Escaping the PowerPoint Trap
Gamma’s timing is fortuitous. Despite decades of dominance, PowerPoint and Google Slides still lock users into fixed 16:9 frames designed for projection screens. Gamma’s “card”-based format breaks from that completely, fluid layouts that adapt to vertical screens, mobile formats, or interactive elements.
“In traditional PowerPoint land, you’re stuck to 16 by 9,” says Lee. “In Gamma, you can have fluid cards of any height.”
That flexibility has opened the door to new formats like vertical decks for TikTok, modular pages that resemble websites, even AI-generated voice avatars to deliver presentations asynchronously. “People hate having to present, and even if they do a Loom recording, they hate having to record themselves, because if they mess up, they have to do it all over again,” Lee says. “So what if we can help them create a presentation that could present itself in your voice?”
That opens up international use cases too. Users could personalize the same presentation for multiple audiences in different languages, with customized messaging—all without re-recording a thing.
Gamma is also building embedded interactive features, including polling, quizzes, and clickable elements that allow users to get feedback or engagement mid-presentation—even if it’s not delivered live.
“You can insert interactive elements in Gamma,” says Lee. “The idea is for you to not only engage the audience but also gauge their level of understanding or even get input live.”
Profitable, Global, and (Still) Not Fundraising
Despite its traction, Gamma remains selective about growth. The company has raised just $23 million total, an anomaly in a market where $100 million rounds are now table stakes. “We have zero cash burn,” says Lee. “We raise the money not really for the funding itself, but to establish a strong relationship with Accel.”

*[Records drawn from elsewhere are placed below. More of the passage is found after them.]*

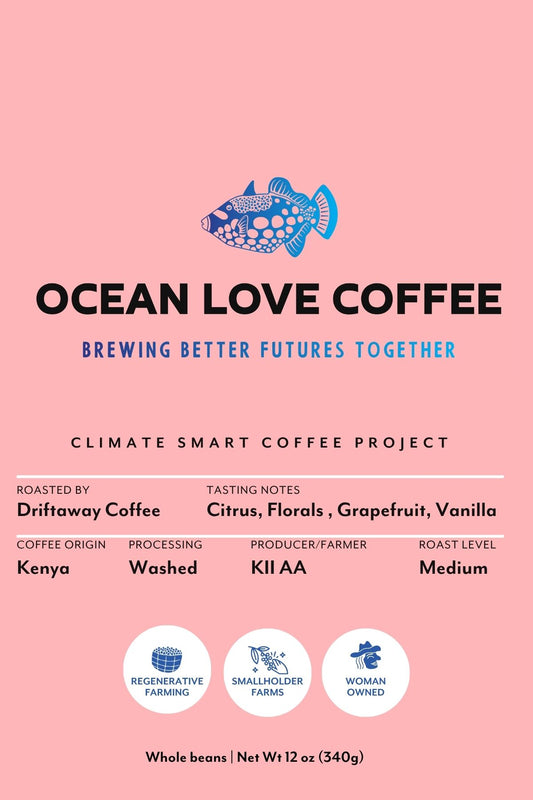 OCEAN LOVE COFFEE

BREWING BETTER FUTURES TOGETHER

CLIMATE SMART COFFEE PROJECT

ROASTED BY
Driftaway Coffee

TASTING NOTES
Citrus, Florals , Grapefruit, Vanilla

COFFEE ORIGIN
Kenya

PROCESSING
Washed

PRODUCER/FARMER
KII AA

ROAST LEVEL
Medium

REGENERATIVE FARMING

SMALLHOLDER FARMS

WOMAN OWNED

Whole beans | Net Wt 12 oz (340g)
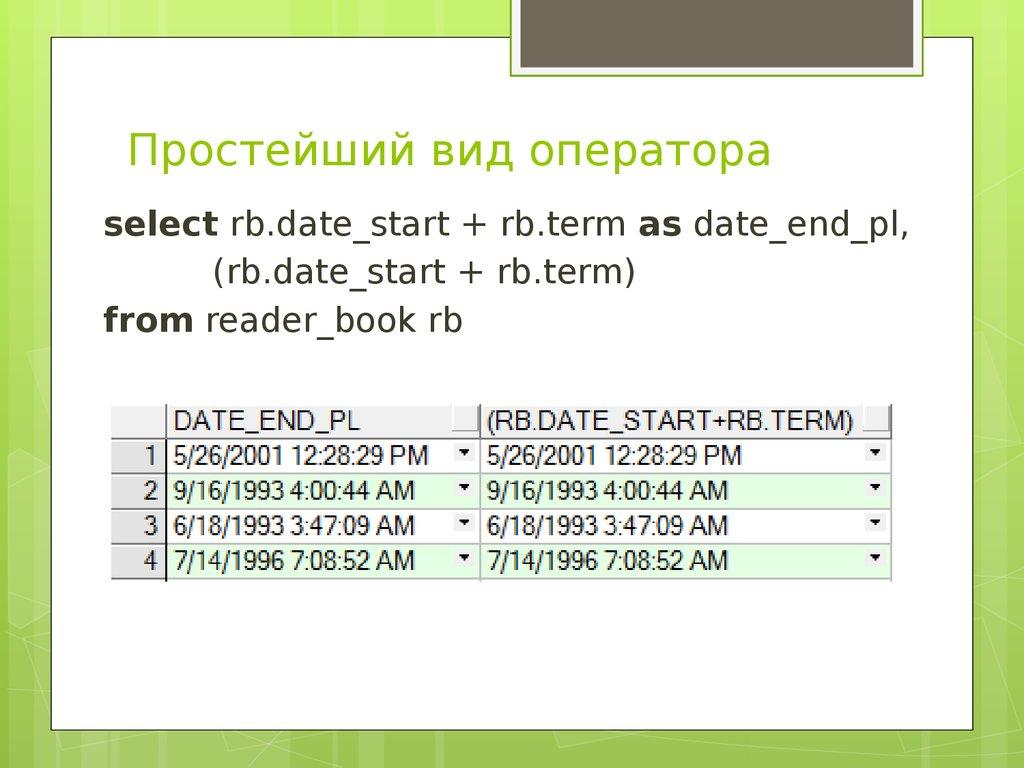 Простейший вид оператора

select rb.date_start + rb.term as date_end_pl,
(rb.date_start + rb.term)
from reader_book rb

| | DATE_END_PL | (RB.DATE_START+RB.TERM) |
|---|---|---|
| 1 | 5/26/2001 12:28:29 PM | 5/26/2001 12:28:29 PM |
| 2 | 9/16/1993 4:00:44 AM | 9/16/1993 4:00:44 AM |
| 3 | 6/18/1993 3:47:09 AM | 6/18/1993 3:47:09 AM |
| 4 | 7/14/1996 7:08:52 AM | 7/14/1996 7:08:52 AM |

While competitors like Tome raised double that in a single round before pivoting away from slides, Gamma stayed the course and outlasted them. The company has no plans to fundraise again and isn’t seeking an acquisition. If anything, it may look to acquire smaller teams or double down on product.
“Someday [the big players] are going to get significantly better, and we’ll obviously have to address that,” Lee says. “In the meantime, we just want to continue building.”
Lee also wants to avoid the equity dilution that left him with little after Optimizely’s acquisition. “Employees at a lot of these AI startups will end up left with almost nothing in the bag, and that’s unfortunate,” he says. “If Gamma does great and there’s a great outcome, I want every employee to really participate in that.”
Gamma’s strongest growth today is coming from outside the U.S.. Brazil, Germany, Japan, and South Korea are all expanding rapidly. “Many of those markets feel underserved,” says Lee.
But more than global reach or technical architecture, Gamma’s real advantage may be its restraint. While much of the AI world races toward agents and “general intelligence,” If Gamma seems unusually disciplined, that’s by design. Its founders spent months dual-tracking two products before settling on presentations. One idea, a virtual office for remote teams called The Lobby, was scrapped. The other, Gamma, became the focus after plenty of experimentation.
“Being patient and experimenting early on takes time,” Lee says. “But it unlocks a ton of advantages. It means we can take big swings.”